What is required in and unto our affections that they may be spiritual — A three-fold work on the affections described.

To declare the interest of our affections in this frame of being spiritually minded, and what they contribute thereunto, I shall do these three things:— First, Declare what is required hereunto, that our affections may be spiritual, wherein lies the foundation of the whole duty; secondly, What are their actings when they are so spiritual; thirdly, What are the means whereby they may be kept and preserved in that frame; with sundry other things of the like nature.

411How our affections are concerned in or do belong unto the frame of mind inquired after hath been before declared. Without spiritual affections we cannot be spiritually minded. And that they may be of this use, three things are required:— I. Their principle; II. Their object; III. The way and manner of their application unto their proper object by virtue of that principle.

I. As unto the principle acting in them, that our affections may be spiritual and the spring of our being spiritually minded, it is required that they be changed, renewed, and inlaid with grace, spiritual and supernatural. To clear the sense hereof, we must a little consider what is their state by nature, and then by what means they may be wrought upon as unto a change or a renovation; for they are like unto some things which in themselves and their own nature are poisonous, but being corrected, and receiving a due temperament from a mixture of other ingredients, become medicinal and of excellent use.

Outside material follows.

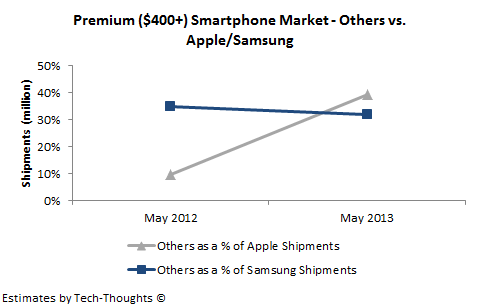 Other Smartphone Vendors vs. Apple & Samsung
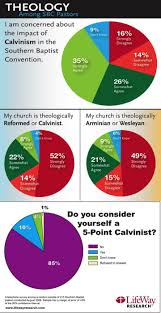 25 best calvinist beliefs ideas on pinterest psalm 62 2 psalm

By nature our affections, all of them, are depraved and corrupted. Nothing in the whole nature of man, no power or faculty of the soul, is fallen under greater disorder and depravation by the entrance of sin than our affections are. In and by them is the heart wholly gone and turned off from God, Tit. iii. 3. It were a long work to set forth this depravation of our affections, nor doth it belong unto our present design. Some few things I shall briefly observe concerning it, to make way unto what is proposed concerning their change:—

1. This is the only corruption and depravation of our nature by the fall evident in and unto reason or the light of nature itself. Those who were wise among the heathen both saw it and complained of it. They found a weakness in the mind, but saw nothing of its darkness and depravation as unto things spiritual. But they were sensible enough of this disorder and tumult of the affections in things moral, which renders the minds of men “like the troubled sea, whose waters cast up mire and dirt.” This greatly aggravates the neglect of them who are not sensible of it in themselves, seeing it is discernible in the light of nature.

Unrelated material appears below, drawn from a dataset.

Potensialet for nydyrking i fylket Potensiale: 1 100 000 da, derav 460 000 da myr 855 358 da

2. They are, as depraved, the seat and subject of all lusts, both of the flesh and of the spirit; yea, lust or evil concupiscence is nothing but the irregular motion and acting of our affections as depraved, defiled, corrupted, Rom. vii. 8. Hence no one sin can be mortified without a change wrought in the affections.

3. They are the spring, root, and cause of all actual sin in the world, Matt. xv. 19. The “evil heart,” in the Scripture, is the corrupt affections of it, with the imaginations of the mind, whereby they are excited and acted, Gen. vi. 5. These are they which at this time fill 412the whole world with wickedness, darkness, confusion, and terror; and we may learn what is their force and efficacy from these effects. So the nature of the plague is most evident when we see thousands dying of it every week.

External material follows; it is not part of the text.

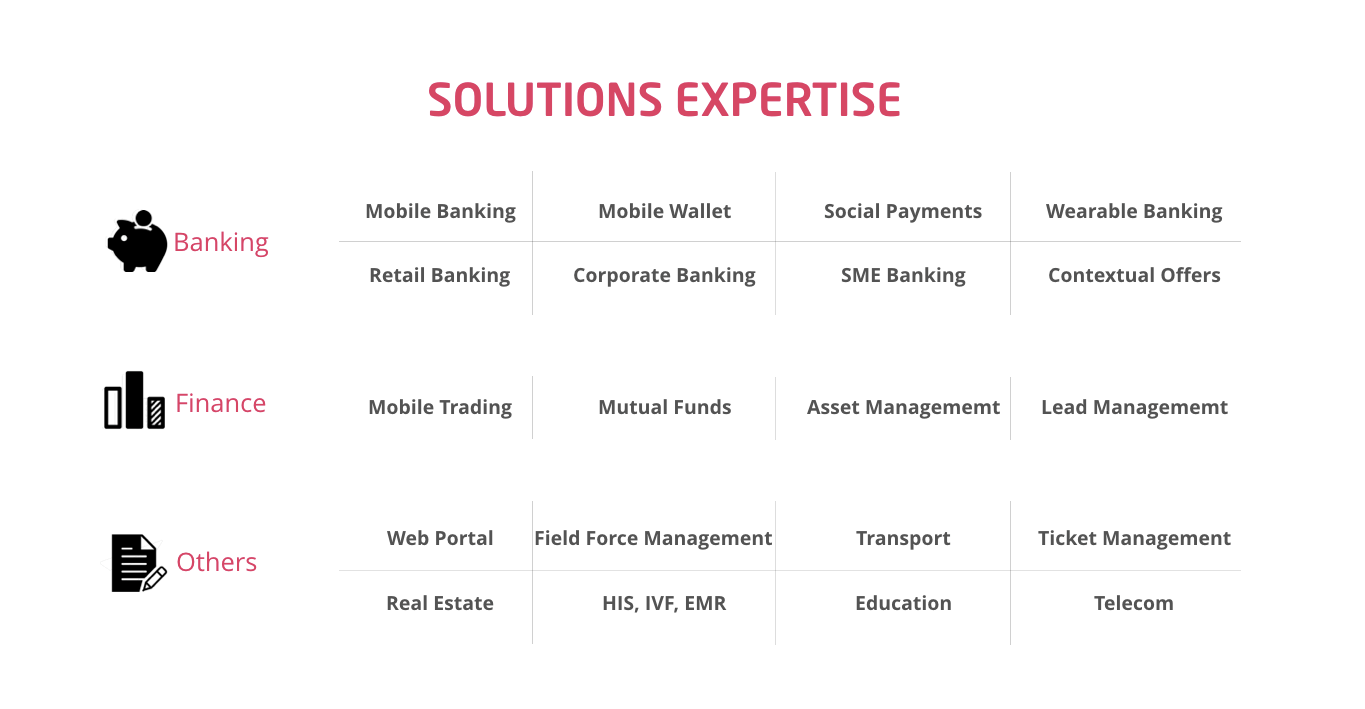 solution-expertise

4. They are the way and means whereby the soul applies itself unto all sinful objects and actings. Hence are they called our “members,’’ our “earthly members;” because as the body applies itself unto its operations by its members, so doth the soul apply itself unto what belongs unto it by its affections, Rom. vi. 13; Col. iii. 5.

5. They will not be under the conduct of the mind, its light or convictions. Rebellion against the light of the mind is the very form whereby their corruption acts itself, Job xxiv. 13. Let the apprehensions of the mind and its notions of good and evil be what they will, they reject them, and lead the soul in pursuit of their inclinations. Hence, no natural man whatsoever doth in any measure answer the light of his mind or the convictions of his understanding, but he sees and approves of better things, following those that are worse; and there is no greater spiritual judgment than for men to be given up unto themselves and their own evil affections, Rom. i. 26.

Many other instances might be given of the greatness of that depravation which our affections are fallen under by sin; these may suffice as unto our present purpose.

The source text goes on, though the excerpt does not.